EXERCISE DIRECTIONS:
Could you transcribe word for word the records from the line with "Of the man's" up to and including the last line of the records?

Start of LISTED RECORDS

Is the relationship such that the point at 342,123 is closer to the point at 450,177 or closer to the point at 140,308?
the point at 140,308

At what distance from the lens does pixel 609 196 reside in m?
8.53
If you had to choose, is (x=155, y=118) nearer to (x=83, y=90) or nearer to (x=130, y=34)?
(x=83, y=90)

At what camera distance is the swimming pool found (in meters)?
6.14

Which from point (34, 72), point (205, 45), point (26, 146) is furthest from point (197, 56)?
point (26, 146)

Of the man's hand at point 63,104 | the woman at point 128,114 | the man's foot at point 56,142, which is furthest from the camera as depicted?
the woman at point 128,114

End of LISTED RECORDS

RESPONSE:
Of the man's hand at point 63,104 | the woman at point 128,114 | the man's foot at point 56,142, which is furthest from the camera as depicted?
the woman at point 128,114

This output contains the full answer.